### What to produce:
Write out precisely the lines beginning with the line that contains "By camera distance, list" and ending with the last line of the entries, and no other lines.

### Data for this task:

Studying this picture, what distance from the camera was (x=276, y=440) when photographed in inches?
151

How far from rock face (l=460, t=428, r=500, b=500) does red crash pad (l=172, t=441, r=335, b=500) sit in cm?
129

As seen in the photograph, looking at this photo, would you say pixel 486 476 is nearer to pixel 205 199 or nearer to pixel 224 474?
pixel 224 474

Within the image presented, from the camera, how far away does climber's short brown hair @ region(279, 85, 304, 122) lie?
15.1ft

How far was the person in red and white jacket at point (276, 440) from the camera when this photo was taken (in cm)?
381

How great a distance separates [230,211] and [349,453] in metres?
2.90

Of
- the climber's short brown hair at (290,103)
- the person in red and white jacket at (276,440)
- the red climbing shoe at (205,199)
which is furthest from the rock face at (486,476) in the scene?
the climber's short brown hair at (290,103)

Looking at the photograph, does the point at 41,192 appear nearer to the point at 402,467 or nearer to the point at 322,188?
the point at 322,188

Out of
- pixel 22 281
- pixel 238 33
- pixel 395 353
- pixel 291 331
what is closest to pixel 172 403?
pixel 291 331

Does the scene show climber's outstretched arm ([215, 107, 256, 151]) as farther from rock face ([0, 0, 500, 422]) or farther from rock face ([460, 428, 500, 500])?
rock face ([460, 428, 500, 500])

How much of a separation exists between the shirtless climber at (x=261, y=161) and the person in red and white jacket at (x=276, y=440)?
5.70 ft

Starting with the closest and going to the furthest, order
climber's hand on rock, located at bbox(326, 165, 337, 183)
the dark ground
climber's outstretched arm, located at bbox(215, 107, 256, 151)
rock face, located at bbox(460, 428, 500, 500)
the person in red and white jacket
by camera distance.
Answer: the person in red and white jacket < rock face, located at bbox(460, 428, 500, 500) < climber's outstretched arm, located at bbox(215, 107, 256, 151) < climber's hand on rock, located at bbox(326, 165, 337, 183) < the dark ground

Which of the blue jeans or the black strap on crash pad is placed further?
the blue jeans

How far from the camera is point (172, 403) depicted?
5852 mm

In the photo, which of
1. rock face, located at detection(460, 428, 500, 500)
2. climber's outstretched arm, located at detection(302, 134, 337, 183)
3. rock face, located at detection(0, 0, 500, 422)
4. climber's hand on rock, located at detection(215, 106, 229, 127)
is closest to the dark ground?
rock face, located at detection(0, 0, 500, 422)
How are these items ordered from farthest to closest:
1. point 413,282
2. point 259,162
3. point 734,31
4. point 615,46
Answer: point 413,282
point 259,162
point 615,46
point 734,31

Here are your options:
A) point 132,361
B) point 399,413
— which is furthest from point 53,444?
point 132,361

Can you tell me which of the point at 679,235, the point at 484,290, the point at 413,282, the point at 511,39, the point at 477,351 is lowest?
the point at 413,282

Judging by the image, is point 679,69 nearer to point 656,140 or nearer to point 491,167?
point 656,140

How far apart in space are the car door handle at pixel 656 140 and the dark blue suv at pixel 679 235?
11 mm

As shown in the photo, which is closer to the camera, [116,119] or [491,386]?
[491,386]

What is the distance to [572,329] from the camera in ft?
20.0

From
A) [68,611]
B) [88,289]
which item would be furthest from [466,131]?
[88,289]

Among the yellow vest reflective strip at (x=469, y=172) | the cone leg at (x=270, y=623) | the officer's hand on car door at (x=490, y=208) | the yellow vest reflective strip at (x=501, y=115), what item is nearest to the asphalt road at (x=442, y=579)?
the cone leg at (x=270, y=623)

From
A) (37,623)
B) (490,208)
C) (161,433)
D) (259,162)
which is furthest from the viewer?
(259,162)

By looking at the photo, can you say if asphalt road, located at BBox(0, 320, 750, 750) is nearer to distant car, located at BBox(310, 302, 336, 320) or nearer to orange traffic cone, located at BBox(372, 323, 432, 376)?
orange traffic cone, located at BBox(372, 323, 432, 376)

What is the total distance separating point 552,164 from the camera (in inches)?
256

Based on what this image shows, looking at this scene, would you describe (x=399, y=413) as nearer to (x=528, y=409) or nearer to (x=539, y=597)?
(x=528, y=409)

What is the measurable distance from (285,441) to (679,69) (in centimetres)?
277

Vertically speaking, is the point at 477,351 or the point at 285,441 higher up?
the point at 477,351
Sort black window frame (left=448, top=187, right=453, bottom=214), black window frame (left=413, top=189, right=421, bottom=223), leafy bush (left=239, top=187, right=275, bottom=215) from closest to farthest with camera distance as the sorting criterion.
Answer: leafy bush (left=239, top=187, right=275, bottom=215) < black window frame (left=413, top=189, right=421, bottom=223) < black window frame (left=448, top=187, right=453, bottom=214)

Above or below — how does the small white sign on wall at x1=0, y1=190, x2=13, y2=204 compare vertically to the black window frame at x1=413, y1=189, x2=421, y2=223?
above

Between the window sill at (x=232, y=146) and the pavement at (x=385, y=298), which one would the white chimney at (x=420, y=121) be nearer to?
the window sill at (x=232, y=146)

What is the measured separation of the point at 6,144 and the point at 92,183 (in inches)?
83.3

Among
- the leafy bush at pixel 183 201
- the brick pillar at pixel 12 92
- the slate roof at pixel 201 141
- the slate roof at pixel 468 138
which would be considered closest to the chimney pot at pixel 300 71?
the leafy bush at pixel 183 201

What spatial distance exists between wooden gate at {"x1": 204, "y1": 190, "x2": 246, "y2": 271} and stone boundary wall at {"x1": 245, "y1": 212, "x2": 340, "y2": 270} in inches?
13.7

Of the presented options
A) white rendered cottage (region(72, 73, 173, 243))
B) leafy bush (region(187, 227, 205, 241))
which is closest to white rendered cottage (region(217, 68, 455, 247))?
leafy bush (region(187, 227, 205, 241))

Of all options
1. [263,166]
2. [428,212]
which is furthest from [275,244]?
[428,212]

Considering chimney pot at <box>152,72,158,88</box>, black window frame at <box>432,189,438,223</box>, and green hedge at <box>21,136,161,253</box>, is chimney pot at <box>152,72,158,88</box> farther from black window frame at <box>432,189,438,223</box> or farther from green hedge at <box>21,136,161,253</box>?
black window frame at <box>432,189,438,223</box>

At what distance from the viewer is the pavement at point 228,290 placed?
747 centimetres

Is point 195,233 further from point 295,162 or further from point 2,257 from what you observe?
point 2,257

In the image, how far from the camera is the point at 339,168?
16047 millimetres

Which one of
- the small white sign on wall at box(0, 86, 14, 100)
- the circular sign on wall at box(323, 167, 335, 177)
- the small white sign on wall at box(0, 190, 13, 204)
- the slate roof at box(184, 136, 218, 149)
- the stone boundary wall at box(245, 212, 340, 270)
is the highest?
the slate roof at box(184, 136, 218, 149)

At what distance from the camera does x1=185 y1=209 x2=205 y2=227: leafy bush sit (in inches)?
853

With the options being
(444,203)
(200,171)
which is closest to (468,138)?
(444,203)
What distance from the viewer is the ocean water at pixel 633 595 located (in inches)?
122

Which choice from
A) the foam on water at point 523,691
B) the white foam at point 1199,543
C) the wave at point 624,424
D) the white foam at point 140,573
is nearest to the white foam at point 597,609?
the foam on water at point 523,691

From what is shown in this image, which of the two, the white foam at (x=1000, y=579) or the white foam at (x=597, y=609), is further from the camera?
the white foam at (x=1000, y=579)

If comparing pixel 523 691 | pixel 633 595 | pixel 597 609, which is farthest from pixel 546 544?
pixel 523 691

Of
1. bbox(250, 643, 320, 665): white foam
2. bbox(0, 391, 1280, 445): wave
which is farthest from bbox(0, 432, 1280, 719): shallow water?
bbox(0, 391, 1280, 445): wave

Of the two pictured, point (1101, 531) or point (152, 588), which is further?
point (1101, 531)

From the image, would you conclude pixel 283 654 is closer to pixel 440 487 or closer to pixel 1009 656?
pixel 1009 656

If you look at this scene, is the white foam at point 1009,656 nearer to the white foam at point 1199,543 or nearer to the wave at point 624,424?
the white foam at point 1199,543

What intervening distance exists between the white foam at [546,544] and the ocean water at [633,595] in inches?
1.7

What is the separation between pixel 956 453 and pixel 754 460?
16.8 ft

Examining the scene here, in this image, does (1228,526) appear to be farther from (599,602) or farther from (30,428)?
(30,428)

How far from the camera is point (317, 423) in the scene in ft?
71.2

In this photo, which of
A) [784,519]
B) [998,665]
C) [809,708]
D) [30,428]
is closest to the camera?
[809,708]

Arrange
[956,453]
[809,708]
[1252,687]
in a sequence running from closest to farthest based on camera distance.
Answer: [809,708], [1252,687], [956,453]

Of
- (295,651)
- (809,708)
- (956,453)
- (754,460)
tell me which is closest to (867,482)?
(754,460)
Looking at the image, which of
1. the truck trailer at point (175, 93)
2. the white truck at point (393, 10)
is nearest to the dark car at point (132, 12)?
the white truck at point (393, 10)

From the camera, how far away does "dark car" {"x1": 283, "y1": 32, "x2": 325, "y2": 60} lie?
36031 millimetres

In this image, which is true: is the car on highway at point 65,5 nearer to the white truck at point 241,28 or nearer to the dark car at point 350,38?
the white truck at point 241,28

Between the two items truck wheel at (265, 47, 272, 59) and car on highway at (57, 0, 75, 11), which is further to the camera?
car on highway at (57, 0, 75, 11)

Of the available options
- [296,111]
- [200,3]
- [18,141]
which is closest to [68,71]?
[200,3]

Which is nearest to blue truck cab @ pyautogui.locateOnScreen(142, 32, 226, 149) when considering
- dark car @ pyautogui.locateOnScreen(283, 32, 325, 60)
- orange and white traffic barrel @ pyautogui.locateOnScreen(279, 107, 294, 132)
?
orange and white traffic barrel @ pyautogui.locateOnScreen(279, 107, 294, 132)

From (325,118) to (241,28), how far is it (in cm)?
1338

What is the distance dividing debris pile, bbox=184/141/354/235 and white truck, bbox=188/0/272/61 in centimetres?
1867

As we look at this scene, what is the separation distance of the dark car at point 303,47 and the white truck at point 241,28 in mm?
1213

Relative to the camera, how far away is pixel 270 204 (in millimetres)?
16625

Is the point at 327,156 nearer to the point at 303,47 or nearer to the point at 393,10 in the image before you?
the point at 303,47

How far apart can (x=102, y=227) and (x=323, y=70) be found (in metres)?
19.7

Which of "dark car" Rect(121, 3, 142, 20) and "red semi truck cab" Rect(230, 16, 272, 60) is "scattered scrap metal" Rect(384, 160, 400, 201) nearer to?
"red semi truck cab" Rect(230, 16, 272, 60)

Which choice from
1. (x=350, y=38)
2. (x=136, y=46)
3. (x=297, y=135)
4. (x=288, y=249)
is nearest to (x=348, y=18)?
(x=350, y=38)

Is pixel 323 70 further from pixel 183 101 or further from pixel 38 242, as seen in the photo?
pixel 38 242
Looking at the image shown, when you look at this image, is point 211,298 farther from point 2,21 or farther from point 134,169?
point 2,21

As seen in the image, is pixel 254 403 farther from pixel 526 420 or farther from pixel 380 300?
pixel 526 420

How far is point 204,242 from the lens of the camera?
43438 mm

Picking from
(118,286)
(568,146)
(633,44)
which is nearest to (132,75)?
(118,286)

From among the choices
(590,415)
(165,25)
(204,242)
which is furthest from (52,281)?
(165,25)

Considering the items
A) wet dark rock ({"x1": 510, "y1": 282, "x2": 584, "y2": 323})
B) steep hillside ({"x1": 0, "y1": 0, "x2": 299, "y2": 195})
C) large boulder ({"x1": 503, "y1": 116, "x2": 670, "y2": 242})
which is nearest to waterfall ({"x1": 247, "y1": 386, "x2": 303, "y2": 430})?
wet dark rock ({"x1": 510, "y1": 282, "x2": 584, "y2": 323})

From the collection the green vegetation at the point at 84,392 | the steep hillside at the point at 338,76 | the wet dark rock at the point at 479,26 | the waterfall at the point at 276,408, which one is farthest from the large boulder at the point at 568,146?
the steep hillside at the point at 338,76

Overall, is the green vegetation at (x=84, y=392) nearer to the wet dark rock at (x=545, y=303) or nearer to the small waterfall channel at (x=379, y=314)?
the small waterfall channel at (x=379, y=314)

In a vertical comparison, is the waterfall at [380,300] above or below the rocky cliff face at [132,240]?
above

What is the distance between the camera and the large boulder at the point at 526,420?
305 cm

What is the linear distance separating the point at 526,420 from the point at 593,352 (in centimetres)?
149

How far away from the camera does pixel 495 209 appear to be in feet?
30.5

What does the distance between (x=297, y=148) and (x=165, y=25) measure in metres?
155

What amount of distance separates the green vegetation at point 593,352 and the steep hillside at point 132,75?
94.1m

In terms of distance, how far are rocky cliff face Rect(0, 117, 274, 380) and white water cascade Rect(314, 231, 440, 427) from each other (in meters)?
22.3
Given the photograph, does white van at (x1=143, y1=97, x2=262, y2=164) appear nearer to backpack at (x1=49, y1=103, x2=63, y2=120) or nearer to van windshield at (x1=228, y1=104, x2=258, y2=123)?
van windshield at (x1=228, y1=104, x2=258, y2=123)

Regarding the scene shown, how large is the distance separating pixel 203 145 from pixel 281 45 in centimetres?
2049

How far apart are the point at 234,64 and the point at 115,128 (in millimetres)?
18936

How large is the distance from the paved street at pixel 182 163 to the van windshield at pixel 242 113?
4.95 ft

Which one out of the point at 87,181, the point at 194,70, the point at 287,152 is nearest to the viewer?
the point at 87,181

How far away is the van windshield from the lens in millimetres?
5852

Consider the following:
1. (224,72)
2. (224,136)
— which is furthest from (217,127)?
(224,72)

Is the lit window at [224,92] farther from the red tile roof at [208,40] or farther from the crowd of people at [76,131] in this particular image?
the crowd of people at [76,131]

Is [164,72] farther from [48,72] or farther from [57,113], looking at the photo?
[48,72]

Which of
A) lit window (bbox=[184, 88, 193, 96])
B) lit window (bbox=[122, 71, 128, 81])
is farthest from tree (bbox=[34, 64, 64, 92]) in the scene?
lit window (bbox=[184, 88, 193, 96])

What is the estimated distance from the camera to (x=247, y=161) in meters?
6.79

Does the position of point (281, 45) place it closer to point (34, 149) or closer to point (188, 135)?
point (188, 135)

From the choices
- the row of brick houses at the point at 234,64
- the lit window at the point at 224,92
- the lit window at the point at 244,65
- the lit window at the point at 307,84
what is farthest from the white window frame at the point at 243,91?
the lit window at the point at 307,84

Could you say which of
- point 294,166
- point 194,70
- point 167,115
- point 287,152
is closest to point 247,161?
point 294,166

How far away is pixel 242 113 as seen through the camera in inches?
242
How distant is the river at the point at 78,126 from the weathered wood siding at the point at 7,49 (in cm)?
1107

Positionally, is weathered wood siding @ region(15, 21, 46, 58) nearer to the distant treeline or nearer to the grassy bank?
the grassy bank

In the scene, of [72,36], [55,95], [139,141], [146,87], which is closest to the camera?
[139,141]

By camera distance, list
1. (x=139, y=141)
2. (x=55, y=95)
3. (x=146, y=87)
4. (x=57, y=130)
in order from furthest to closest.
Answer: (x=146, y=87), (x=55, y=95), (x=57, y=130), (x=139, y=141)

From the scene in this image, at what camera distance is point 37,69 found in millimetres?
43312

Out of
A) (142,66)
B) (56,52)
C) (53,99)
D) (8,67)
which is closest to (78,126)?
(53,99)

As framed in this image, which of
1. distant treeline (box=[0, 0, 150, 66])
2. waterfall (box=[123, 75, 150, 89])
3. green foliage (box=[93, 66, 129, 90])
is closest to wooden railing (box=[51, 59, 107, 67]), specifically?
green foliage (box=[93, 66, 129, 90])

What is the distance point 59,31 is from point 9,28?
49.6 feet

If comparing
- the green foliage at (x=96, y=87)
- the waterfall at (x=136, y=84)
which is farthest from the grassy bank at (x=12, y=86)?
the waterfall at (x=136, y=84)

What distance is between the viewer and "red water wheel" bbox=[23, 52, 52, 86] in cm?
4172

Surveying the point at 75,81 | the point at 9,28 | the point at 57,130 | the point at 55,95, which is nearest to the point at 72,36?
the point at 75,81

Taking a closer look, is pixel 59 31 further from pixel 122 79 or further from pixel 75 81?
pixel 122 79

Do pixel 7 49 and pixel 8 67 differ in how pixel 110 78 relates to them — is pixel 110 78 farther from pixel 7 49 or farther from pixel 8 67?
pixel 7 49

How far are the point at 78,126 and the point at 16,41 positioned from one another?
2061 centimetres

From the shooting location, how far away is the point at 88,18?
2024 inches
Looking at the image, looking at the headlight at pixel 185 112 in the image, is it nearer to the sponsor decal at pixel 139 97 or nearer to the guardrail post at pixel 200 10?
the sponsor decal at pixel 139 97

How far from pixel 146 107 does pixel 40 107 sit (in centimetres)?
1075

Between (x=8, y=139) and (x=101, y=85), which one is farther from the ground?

### Solved problem:
By camera distance, list
1. (x=139, y=141)
2. (x=55, y=95)
3. (x=146, y=87)
4. (x=57, y=130)
in order from furthest to closest.
Answer: (x=146, y=87), (x=55, y=95), (x=57, y=130), (x=139, y=141)

From the scene in this image, at what camera distance is point 37,69 found in millimetres?
43312

Out of
A) (142,66)
B) (56,52)
C) (53,99)
D) (8,67)
which is closest to (78,126)?
(53,99)

As framed in this image, which of
1. distant treeline (box=[0, 0, 150, 66])
2. waterfall (box=[123, 75, 150, 89])
3. green foliage (box=[93, 66, 129, 90])
is closest to wooden railing (box=[51, 59, 107, 67]), specifically?
green foliage (box=[93, 66, 129, 90])

What is the distance point 59,31 is from point 9,28?
49.6 feet

If comparing
- the green foliage at (x=96, y=87)
- the waterfall at (x=136, y=84)
which is farthest from the grassy bank at (x=12, y=86)?
the waterfall at (x=136, y=84)

What distance is between the viewer and "red water wheel" bbox=[23, 52, 52, 86] in cm?
4172

Surveying the point at 75,81 | the point at 9,28 | the point at 57,130 | the point at 55,95, which is nearest to the point at 72,36?
the point at 75,81

Taking a closer look, is pixel 59 31 further from pixel 122 79 or further from pixel 75 81?
pixel 122 79

Do pixel 7 49 and pixel 8 67 differ in how pixel 110 78 relates to them — is pixel 110 78 farther from pixel 7 49 or farther from pixel 8 67?
pixel 7 49

How far are the point at 78,126 and the point at 16,41 positioned from one another?
2061 centimetres

From the shooting location, how far away is the point at 88,18?
2024 inches
Looking at the image, looking at the headlight at pixel 185 112 in the image, is it nearer to the sponsor decal at pixel 139 97 or nearer to the guardrail post at pixel 200 10?
the sponsor decal at pixel 139 97

How far from pixel 146 107 does pixel 40 107 sit (in centimetres)?
1075

Between (x=8, y=139) and (x=101, y=85), which one is farther from the ground?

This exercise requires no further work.